Philippe Desbrosses : « Un million d'emplois nouveaux à la terre »
Philippe Desbrosses : « Un million d'emplois nouveaux à la terre »
SOPHIE BARTCZAK LA VIE / CRÉÉ LE 06/05/2015 / MODIFIÉ LE 06/05/2015 À 18H17
© Patrick Bard pour La Vie
Agriculteur, docteur en sciences de l'environnement, pionnier de l'agriculture biologique en Europe, Philippe Desbrosses est l'auteur de nombreux ouvrages dont le prophétique Nous redeviendrons paysans (Dangles). Rencontre.
Le bio est-il un espoir pour la planète ?
Le lien qui unit l'homme à la terre est connu depuis toujours : nous sommes faits de ce que nous mangeons. Comme notre agriculture, nous sommes devenus hors sol, inconscients du lien étroit - tel un cordon ombilical - qui nous unit à la terre. En trois décennies, nous avons perdu un tiers des terres arables de la planète et un hectare est transformé en désert toutes les secondes. Oui, l'agriculture bio est notre plus bel espoir car elle préserve les écosystèmes tout en améliorant leur productivité au lieu de la compromettre comme le fait l'agriculture intensive.
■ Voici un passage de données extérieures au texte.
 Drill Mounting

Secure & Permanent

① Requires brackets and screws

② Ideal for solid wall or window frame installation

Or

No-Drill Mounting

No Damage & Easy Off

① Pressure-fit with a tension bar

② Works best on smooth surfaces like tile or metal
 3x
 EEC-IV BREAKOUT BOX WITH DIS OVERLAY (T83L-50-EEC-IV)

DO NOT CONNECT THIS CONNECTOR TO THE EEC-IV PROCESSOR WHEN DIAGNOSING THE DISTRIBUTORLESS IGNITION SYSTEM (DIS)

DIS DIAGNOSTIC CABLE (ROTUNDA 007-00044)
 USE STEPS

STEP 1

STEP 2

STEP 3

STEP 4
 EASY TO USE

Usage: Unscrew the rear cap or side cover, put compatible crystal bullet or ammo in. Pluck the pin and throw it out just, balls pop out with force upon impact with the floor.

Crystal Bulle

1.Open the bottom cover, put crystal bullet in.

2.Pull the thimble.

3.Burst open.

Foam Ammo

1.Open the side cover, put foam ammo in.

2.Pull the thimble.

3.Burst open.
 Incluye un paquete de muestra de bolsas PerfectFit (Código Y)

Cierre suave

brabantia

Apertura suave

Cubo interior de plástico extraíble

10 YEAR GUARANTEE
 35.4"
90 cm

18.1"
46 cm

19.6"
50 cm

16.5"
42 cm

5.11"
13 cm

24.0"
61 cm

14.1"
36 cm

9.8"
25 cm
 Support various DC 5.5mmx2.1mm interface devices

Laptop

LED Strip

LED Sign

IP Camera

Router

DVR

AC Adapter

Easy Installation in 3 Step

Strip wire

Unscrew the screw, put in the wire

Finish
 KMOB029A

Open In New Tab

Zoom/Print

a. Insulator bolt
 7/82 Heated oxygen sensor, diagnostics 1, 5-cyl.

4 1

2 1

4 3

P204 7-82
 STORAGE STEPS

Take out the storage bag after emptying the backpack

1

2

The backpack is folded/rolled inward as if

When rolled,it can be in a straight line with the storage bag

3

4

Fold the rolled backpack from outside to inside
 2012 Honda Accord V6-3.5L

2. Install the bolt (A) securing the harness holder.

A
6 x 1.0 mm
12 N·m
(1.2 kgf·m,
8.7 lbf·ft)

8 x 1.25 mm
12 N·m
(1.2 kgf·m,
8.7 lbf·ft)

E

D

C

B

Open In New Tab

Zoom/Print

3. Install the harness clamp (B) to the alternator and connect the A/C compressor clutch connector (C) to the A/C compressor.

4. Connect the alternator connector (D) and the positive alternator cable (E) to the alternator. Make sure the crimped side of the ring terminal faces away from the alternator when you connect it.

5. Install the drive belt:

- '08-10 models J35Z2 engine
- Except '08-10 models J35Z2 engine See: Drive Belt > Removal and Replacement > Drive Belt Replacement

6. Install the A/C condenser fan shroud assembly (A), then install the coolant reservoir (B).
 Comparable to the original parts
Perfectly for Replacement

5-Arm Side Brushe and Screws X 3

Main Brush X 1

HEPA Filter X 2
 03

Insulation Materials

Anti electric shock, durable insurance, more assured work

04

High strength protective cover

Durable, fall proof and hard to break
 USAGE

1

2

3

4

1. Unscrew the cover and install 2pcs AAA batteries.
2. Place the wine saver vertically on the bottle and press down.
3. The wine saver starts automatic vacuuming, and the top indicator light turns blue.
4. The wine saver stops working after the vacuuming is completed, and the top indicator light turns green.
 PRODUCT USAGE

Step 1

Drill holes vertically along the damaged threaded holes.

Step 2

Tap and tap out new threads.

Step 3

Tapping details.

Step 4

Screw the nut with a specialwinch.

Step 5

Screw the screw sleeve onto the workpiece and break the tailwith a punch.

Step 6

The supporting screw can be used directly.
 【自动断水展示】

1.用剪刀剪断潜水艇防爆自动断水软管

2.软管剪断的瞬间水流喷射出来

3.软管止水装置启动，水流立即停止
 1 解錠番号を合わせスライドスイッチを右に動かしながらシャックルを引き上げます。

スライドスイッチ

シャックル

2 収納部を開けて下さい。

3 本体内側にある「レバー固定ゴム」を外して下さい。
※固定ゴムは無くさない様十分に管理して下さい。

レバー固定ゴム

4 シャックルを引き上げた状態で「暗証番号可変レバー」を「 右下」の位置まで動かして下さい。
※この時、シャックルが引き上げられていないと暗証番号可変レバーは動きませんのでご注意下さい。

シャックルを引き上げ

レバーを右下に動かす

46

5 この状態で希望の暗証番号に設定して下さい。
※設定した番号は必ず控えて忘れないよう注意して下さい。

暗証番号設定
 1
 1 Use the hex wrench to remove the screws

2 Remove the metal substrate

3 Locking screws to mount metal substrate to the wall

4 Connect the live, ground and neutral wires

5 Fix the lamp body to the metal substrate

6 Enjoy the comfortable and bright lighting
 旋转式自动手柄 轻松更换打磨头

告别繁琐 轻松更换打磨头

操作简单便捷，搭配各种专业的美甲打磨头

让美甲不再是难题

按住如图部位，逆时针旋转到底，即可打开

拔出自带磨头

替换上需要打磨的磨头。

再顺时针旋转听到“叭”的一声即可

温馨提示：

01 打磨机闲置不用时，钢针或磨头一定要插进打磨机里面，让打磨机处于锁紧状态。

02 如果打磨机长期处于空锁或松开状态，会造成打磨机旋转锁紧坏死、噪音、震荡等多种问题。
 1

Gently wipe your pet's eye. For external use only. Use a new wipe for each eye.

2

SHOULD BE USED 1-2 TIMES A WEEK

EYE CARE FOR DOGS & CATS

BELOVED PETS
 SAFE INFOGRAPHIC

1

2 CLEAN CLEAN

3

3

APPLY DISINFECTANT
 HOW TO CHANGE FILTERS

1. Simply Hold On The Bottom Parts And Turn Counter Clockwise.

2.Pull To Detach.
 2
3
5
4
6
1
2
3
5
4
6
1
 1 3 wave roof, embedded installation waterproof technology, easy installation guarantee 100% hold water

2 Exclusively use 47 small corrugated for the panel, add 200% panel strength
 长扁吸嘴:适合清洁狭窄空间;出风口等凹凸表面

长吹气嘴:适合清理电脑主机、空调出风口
Peut-il nourrir tout le monde ?
Bien sûr ! D'après Olivier de Schutter, rapporteur spécial de l'Onu pour le droit à l'alimentation, en dix ans on doublerait la production alimentaire si on généralisait l'agroécologie (technique inspirée des lois de la nature) sur la planète avec des emplois
non délocalisables. Partout dans le monde de nombreuses avancées sont prometteuses. À Madagascar, une nouvelle technique permet de produire dix fois plus de riz avec peu d'eau et aucun engrais. En Occident des applications de la permaculture produisent naturellement jusqu'à huit récoltes par an sur une même parcelle sans affecter sa fertilité, créant un emploi bien rémunéré.
Peut-il être source de richesses économiques ?
Trente experts du monde agricole conventionnel s'étaient réunis en 2006 pour imaginer l'agriculture en 2025. Leurs prédictions ? Un modèle dominant proche de l'agriculture biologique couvrant 100 % du territoire et ramenant un million d'emplois nouveaux à la terre. Le modèle actuel d'agriculture intensive survit artificiellement grâce à 9,5 milliards de subventions et pourtant l'hémorragie continue avec 200 fermes en moins chaque semaine. A contrario, les agriculteurs bio s'en sortent mieux, leurs cultures protègent l'environnement (réduisant les coûts de pollution), créent des emplois et sont plébiscitées par les consommateurs. Enfin, manger bio, c'est aussi repenser son alimentation, ce qui permet de réduire son budget : local, de saison, moins de viande, plus de légumineuses, moins de produits préparés et moins de gaspillage.